FRASES PARA PENSAR.

SE DARÁ TIEMPO AL TIEMPO,
QUE SUELE DAR DULCE SALIDA A MUCHAS AMARGAS DIFICULTADES.

Cervantes en el Quijote.

martes, 14 de agosto de 2018

Uno entre ellos.


Andar por las montañas te permite vivir muchas y variadas experiencias. Este verano, entre otras muchas, viví una que, aunque no acabó como hubiera deseado, valió la pena.
Había salido muy temprano, a las cinco y media de la mañana, solo, a subir unas montañas en un valle para mi desconocido; el valle de Trigoniero, cerca de Bielsa.
Poco después de salir del bosque, hacia las siete de la mañana, el sendero atraviesa un llano donde el rio se recrea en suaves meandros salpicados de pino negro, y solo se escucha el sonido de las cascadas que caen por las empinadas y altas laderas que rodean este hermoso paraje.
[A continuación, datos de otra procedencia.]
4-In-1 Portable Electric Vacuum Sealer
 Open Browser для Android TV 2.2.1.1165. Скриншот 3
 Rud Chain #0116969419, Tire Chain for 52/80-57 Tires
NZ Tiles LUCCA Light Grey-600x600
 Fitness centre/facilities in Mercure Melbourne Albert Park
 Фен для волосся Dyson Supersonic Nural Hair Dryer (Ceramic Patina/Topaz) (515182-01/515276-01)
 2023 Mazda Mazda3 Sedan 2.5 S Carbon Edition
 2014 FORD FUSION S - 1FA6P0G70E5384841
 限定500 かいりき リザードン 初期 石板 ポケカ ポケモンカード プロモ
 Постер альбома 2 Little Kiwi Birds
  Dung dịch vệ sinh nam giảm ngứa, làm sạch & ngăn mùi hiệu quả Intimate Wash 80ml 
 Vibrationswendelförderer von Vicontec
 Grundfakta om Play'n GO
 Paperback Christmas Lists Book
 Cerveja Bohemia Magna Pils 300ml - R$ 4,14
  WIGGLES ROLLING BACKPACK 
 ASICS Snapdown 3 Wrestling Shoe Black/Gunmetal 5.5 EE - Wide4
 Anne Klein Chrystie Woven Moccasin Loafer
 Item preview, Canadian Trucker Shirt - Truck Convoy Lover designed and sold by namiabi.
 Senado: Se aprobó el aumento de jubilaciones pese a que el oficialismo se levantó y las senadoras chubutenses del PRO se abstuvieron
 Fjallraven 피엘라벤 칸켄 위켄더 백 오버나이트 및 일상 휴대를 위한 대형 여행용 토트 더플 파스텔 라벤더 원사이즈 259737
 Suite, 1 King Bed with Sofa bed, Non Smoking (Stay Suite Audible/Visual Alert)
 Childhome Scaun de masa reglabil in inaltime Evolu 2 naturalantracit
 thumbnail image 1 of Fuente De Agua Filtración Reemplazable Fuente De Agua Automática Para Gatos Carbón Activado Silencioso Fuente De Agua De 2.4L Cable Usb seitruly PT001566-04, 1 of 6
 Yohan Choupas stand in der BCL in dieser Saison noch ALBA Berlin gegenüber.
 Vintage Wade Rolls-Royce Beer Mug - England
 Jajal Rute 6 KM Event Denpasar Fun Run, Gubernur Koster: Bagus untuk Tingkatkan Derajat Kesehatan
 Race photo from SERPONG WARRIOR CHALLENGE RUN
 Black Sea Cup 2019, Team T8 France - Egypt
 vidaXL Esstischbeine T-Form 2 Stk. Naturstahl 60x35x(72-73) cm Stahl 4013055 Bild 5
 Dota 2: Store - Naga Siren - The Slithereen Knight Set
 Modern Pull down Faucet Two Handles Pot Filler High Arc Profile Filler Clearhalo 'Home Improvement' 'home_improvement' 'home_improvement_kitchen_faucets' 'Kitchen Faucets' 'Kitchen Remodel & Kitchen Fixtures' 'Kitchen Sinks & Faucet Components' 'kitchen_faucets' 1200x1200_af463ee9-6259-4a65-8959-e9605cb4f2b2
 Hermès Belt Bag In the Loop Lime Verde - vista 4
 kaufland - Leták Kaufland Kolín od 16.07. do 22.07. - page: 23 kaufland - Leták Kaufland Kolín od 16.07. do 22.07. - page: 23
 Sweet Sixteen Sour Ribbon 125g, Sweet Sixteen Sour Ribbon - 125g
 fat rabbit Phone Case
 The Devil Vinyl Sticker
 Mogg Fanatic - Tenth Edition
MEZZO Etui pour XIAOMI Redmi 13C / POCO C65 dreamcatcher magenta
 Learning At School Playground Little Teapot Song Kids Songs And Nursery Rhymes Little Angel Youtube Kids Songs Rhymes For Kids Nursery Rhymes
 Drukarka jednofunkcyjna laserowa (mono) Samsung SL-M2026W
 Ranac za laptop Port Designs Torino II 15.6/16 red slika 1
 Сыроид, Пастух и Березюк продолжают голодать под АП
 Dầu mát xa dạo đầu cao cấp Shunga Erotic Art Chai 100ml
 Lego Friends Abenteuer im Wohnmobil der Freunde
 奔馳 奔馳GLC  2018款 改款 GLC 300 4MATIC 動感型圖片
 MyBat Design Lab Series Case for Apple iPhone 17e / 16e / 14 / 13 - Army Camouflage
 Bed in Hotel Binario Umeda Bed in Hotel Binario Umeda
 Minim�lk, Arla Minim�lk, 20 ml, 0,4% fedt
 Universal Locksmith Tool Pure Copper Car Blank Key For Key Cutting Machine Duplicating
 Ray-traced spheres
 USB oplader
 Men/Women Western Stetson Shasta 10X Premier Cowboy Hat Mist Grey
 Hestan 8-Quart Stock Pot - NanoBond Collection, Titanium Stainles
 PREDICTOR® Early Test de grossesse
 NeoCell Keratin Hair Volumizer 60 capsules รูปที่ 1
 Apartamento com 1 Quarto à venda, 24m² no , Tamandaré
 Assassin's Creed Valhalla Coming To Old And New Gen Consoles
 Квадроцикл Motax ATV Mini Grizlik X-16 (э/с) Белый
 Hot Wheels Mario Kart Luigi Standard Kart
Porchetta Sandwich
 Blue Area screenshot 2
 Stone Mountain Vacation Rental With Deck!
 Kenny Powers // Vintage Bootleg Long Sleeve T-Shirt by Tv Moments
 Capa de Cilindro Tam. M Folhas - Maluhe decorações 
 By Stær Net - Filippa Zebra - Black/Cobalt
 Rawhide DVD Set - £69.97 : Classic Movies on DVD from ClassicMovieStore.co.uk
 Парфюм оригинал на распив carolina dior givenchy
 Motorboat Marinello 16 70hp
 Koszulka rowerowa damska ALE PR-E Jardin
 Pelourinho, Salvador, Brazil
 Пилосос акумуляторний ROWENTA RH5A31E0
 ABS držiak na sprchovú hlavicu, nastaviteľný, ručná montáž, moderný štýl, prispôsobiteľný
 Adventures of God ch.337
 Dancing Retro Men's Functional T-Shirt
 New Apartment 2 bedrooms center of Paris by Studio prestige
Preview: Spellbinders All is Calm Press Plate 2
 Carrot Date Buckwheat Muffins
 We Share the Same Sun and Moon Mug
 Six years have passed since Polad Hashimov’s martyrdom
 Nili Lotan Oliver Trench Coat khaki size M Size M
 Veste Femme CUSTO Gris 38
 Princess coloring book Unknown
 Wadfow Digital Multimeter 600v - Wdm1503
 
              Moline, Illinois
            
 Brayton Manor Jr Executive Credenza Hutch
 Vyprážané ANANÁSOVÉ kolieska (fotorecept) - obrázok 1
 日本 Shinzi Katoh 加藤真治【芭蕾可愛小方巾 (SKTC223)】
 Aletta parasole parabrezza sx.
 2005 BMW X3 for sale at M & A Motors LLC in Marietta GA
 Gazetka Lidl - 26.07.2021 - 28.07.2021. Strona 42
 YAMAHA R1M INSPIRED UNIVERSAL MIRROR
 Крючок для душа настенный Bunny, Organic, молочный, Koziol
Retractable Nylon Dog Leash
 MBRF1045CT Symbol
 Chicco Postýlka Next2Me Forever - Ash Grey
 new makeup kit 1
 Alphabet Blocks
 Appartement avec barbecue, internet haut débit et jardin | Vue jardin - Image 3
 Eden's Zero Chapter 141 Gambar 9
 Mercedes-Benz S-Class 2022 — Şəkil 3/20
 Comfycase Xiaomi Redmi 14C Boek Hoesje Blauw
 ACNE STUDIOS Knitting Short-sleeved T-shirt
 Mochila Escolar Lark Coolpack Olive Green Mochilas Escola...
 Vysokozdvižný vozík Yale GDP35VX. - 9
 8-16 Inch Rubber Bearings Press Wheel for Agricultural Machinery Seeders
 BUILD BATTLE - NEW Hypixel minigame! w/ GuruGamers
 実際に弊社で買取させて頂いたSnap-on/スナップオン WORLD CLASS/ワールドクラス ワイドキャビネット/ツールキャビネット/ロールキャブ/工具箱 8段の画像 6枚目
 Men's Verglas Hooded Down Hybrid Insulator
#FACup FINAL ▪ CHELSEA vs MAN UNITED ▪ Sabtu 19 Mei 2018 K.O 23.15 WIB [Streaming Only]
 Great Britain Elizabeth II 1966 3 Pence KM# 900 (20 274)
Hierba muy verde y flores entre las que destacaban los lirios acababan de dar al lugar ese punto de belleza perfecta que a menudo descubro en las montañas.
Y allí, una manada de sarrios, muy cerca del sendero, estrenaba el nuevo día. Unos descansaban, otros mordisqueaban la hierba fresca y húmeda, otros jugueteaban. Pensé que al verme huirían, como acostumbran a hacer, pero no fue así. Siguieron a los suyo, y yo hice fotos, muchas, y seguí mi camino.
Pasé todo el día por aquellos altos riscos, de casi tres mil metros, sin ver a nadie. Hizo frío, todo un placer en pleno verano, y el cielo era de eso azul intenso que sólo veo en la alta montaña. Así es como soy feliz.
Hacia las cinco de la tarde regresaba al valle. Seguía sin ver a nadie. Pensé que los sarrios ya no estarían donde los había visto en la mañana, pero me equivoqué. Allí seguían, así que descendí por el sendero hasta que de nuevo estuve a unos diez metros de la manada. Siguieron sin inmutarse.
Entonces se me ocurrió una idea; dejar la mochila y el bastón en el sendero y muy despacio ir acercándome a ellos hasta donde me dejaran. Estaban alrededor de una roca que se me antojó el objetivo a alcanzar. Quería sentarme entre ellos.
Mi atuendo color tierra y la lentitud de movimientos me ayudarían a conseguirlo. Y eso hice. Cámara en ristre y muy, muy despacito me fui acercando. Era consciente de la intensa belleza del momento.
Diez, nueve, ocho, siete, seis metros no más me separaban del más próximo. Y seguían a lo suyo. Estaba a punto de entrar en una manada de sarrios, como si fuera uno de ellos. Me miraban y volvían a sus quehaceres. Alguno, más asustadizo se alejó unos metros.
Estaba feliz. ¡Qué más podía pedirle a un día de montaña! Un valle nuevo, tres altas cimas, el cielo azul, frío, silencio y soledad, y para acabar, el privilegio de entrar en una manada de sarrios.
Pero no. Dos individuos bajaron  por el sendero parloteando a voz en grito. Las primeras personas que veía en todo el día. Y rompieron el momento, como se rompe una pompa de jabón. Yo mismo me sobresalté y los sarrios salieron huyendo hacia la ladera por la que bajaba una bonita y alta cascada, perdiéndose en la montaña.
          Y me quedé plantado allí, en medio del prado, muy cerca de la roca donde podía haberme sentado como uno más, como un sarrio. Y me dio toda la rabia del mundo, pero aquellos minutos mágicos que viví aquella tarde fueron tan intensos, tan bonitos que, aunque inacabada, la experiencia valió la pena.